Notably, the turkey sandwich itself carries a footnote acknowledging that it "may present sensitivity concerns in proximity to the Thanksgiving holiday period, during which a brief moratorium on turkey-related commentary is advised."

Even the turkey sandwich is not safe. Nothing is safe.


Section Four: The Escalation Protocol

Should an employee believe they have been the recipient of an unsolicited and non-compliant food comment, pages 38 through 43 outline a four-step escalation process that begins with a self-reflection journal entry and ends, in extreme cases, with a formal Mealtime Discourse Review conducted by a three-person panel that must include at least one member of the Office of Belonging.

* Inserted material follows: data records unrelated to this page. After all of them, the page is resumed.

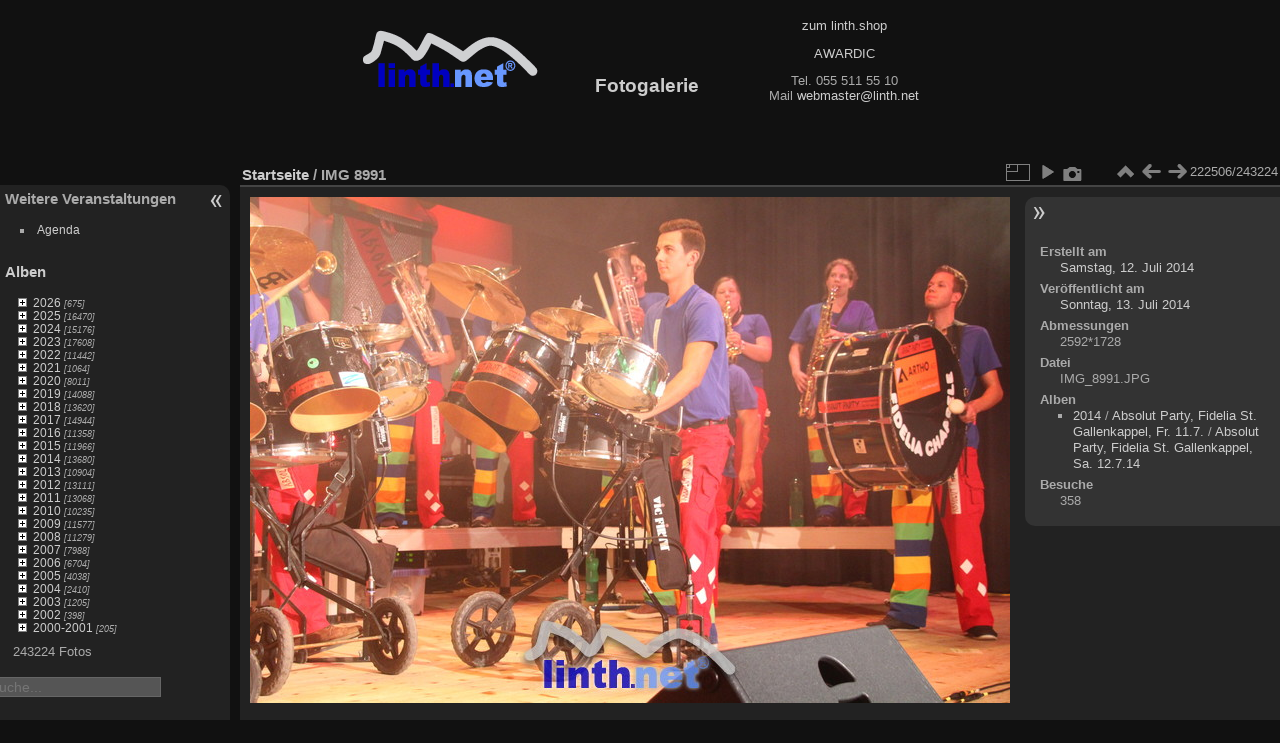

--- FILE ---
content_type: application/javascript
request_url: https://pix.linth.net/_data/combined/1s1lcur.js
body_size: 1268
content:
/*BEGIN header */

/*BEGIN plugins/rv_menutree/js/rvtree.min.js */
var XElement={hasClass:function(a,e){if(!a)return!1;var f=a.className;return 0<f.length&&(f==e||RegExp("(^|\\s)"+e+"(\\s|$)").test(f))},addClass:function(a,e){if(a)return XElement.hasClass(a,e)||(a.className+=(a.className?" ":"")+e),a},toggleClasses:function(a,e,f){if(a){for(var b=a.className.split(/\s+/),g=-1,c=-1,d=0;d<b.length;d++)b[d]==e&&(g=d),b[d]==f&&(c=d);0<=g?(b.splice(g,1),c>=g&&c--):b.push(e);0<=c?b.splice(c,1):b.push(f);a.className=b.join(" ");return a}}},RVTree={options:{nodeClosedClass:"liClosed",
nodeOpenClass:"liOpen",nodeBulletClass:"liBullet",nodeLinkClass:"bullet"},convertTree:function(a){document.createElement&&(window.attachEvent&&!window.opera&&null!=/MSIE ([0-9]{1,}[.0-9]{0,})/.exec(navigator.userAgent)&&(RVTree.options.IEVersion=parseFloat(RegExp.$1)),RVTree._processList(a,!0))},_processList:function(a,e){if(a.childNodes&&0!=a.childNodes.length){for(var f=0;f<a.childNodes.length;f++){var b=a.childNodes[f];if("LI"==b.nodeName){for(var g=!1,c=0;c<b.childNodes.length;c++){var d=b.childNodes[c];
"UL"==d.nodeName&&(g=!0,RVTree._processList(d,!1))}c=document.createElement("SPAN");d="\u00a0";c.className=RVTree.options.nodeLinkClass;g?(3==b.firstChild.nodeType&&(d+=b.firstChild.nodeValue,b.removeChild(b.firstChild)),c.onclick=function(){XElement.toggleClasses(this.parentNode,RVTree.options.nodeOpenClass,RVTree.options.nodeClosedClass);return!1}):XElement.hasClass(b,RVTree.options.nodeClosedClass)?c.onclick=function(){var a=this.parentNode.getElementsByTagName("A");a.length&&(document.location=
a[0].href)}:XElement.addClass(b,RVTree.options.nodeBulletClass);b.style.listStyleType="none";e&&RVTree.options.IEVersion&&8>RVTree.options.IEVersion&&(b.style.marginLeft="-16px");c.appendChild(document.createTextNode(d));b.insertBefore(c,b.firstChild)}}a.style.marginLeft=0;a.style.paddingLeft=e?0:"8px"}}};(function(){if("undefined"!=typeof _rvTreeAutoQueue&&_rvTreeAutoQueue.length)for(var a=0;a<_rvTreeAutoQueue.length;a++)RVTree.convertTree(_rvTreeAutoQueue[a]);_rvTreeAutoQueue={push:function(a){RVTree.convertTree(a)}}})();

/*BEGIN themes/default/js/switchbox.js */
(function(){var sbFunc=function(link,box){jQuery(link).click(function(){var elt=jQuery(box);elt.css("left",Math.min(jQuery(this).position().left,jQuery(window).width()-elt.outerWidth(true)-5)).css("top",jQuery(this).position().top+jQuery(this).outerHeight(true)).toggle();return false;});jQuery(box).on("mouseleave click",function(){jQuery(this).hide();});};if(window.SwitchBox){for(var i=0;i<SwitchBox.length;i+=2)
sbFunc(SwitchBox[i],SwitchBox[i+1]);}
window.SwitchBox={push:sbFunc}})();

The panel convenes within 15 business days. The cafeteria will remain operational during this period.


A Brief Word From Us

We want to be clear: we made up Dovetail & Prentiss. We made up Dr. Storch-Whitfield. The document does not exist.

The terrifying part is that you believed it for at least three paragraphs. Possibly more.

Because the thing about satire is that it only works when it's close enough to the truth to sting a little. And if you've sat through a mandatory HR Zoom webinar in the last four years — camera on, muted, watching a slide deck about psychological safety while your lunch got cold — you know exactly what we're talking about.

Your breakroom is fine. Your coworker's burrito is fine. You are allowed to say it smells good.

Probably.

Check with your HR department to confirm.